王伝編集官 8話
少し前、街角の光景
今日は朝から忙しかった。王妃さまのお誕生日のお祝いに飛ぶように売れてしまった花たち。花屋の店主も一息つけるタイミングを見つけ店内の花を見て回った。その中の一輪が元気なくもう一度水切りしようと、奥の作業場にある入れ物に挿しておく。店のドアに着いたベルがカランコロンと鳴り来客を知らせる。
「いらっしゃいませ」
店主が応対している間にその花は音もなく消えた。店主も今日の忙しさにこのことはすっかり忘れるだろう。でもそれはドロボーなんだよ。
扉の前で静かに時を待つ。中から登場を知らせる声が響く。国王は王妃の手を、ラディ王子はサフィの手を取る。その後ろにレイ王子が続き最後にリノリスとアバルが従う。
「では 乾杯!」
招待客の挨拶やらは王妃様の支度中に済ませたのでサクっと進行。登場時のお客様の表情に、歓談という名の商談会に手ごたえを感じる。そつなくダンスを終えたラディ王子はその後サフィをレイ王子に預けて隅に引っ込んだ。リノリスとアバルも今日は従者としてではなく王伝編集官の正装を着ている。黒をベースに銀糸をふんだんに使い地味とは言わずむしろ派手。肩には簡易のマントを本とペンをあしらった紋章で留めている。帯剣してれば正に騎士。単なる文官ではない王伝編集官はトップエリートである。まぁリノリスはまだ着せられてる感で落ち着かないのだが。レイ王子のそばに付いてサフィのドレスやら装飾品についての質問に追われる。頃合をみてレイ王子が
「それではこれから兄上と私からの贈り物をいたします」
サフィがロッドを振り頭上に掲げると光の玉が周囲に散って輝く景色を作る。・・はずがその光に被って淡いピンク色をした花が表れた。光とともにゆるりと落ちていく花は床に着く前に光と共に消えた。まるで
初めからこうなるよう作られていたかのように。周囲の人々はその演出に惜しみない拍手で讃えたが、若干名は別の意味で驚いていた。
(えー そんな効果付いてないよ。ってあれか スーちゃん)
すぐに気を取り直したが、ラディ王子はというと隅で腹を抱えて笑いそうなのをこらえている。うっすら涙目な顔をリノリスは初めて見た。

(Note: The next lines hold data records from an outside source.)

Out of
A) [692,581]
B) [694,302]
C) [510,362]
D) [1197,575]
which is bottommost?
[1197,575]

「まぁ素敵。ドレスもそうだけどわたくしの好きなヒナゲシだわ。覚えてらして? 初めてあなたが贈ってくれた花」
すると国王夫妻のすぐ近くで声が聞こえた。
「祝いであるぞ」
「ふふ ありがとうございます。 あの子が生まれた時以来ですね。」
「んむ 息災でなにより」
「ねぇ あなた わたくしね・・・」
レイ王子も休憩に入り果実水入りのグラスを2つ持ってラディ王子の元に向かう。2人してなにやらうっとりお互いを見つめ合う両親を見ながら
「ねぇ 兄上」
「なんだい レイ」
「兄弟増えたりしそうですね」
「いいんじゃないかな」
すでに通常運転な2人は、次の企画を構想しているのか静かに会場内を見つめていた。営業はサフィ・リノリス・アバルに任せて。

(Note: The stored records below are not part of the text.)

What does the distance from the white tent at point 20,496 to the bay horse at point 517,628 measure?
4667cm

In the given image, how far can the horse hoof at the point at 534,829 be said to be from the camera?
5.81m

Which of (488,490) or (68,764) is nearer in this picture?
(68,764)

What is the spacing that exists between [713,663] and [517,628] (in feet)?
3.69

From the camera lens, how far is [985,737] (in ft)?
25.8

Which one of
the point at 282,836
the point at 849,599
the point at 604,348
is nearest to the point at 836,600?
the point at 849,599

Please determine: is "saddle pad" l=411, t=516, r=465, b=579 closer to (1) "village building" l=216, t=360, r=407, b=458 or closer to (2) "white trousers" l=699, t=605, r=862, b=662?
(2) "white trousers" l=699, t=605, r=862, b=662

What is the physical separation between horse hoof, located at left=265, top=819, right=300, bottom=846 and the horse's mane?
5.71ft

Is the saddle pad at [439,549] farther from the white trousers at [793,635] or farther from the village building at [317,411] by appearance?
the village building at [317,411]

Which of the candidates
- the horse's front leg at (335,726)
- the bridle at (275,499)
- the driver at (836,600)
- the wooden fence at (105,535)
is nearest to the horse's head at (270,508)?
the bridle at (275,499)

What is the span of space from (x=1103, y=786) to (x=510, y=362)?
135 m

その後ロッドは好評でラディ王子は花の幻影を追加しなければならなくなり、大量発注にもかかわらず楽し気だった。ちなみにロッドのレプリカは銀の塗料を塗った木製で木工ギルド長の息子のログサは、兄2人どころか自分まで手伝いの量が増えたと嘆いていた。それを見ながらミレーナはサンプルのロッドを手に決めポーズをのりのりで再現したとのこと。まもなく世界中でルシネイラ発、女の子の間で人気のなりきりごっこが流行る。
してやられた感な落ちです。ドレスよりロッドが目立ったため、新たな企画起こしですね。本来ドレスは海の民との友好の証みたいな位置でしたし。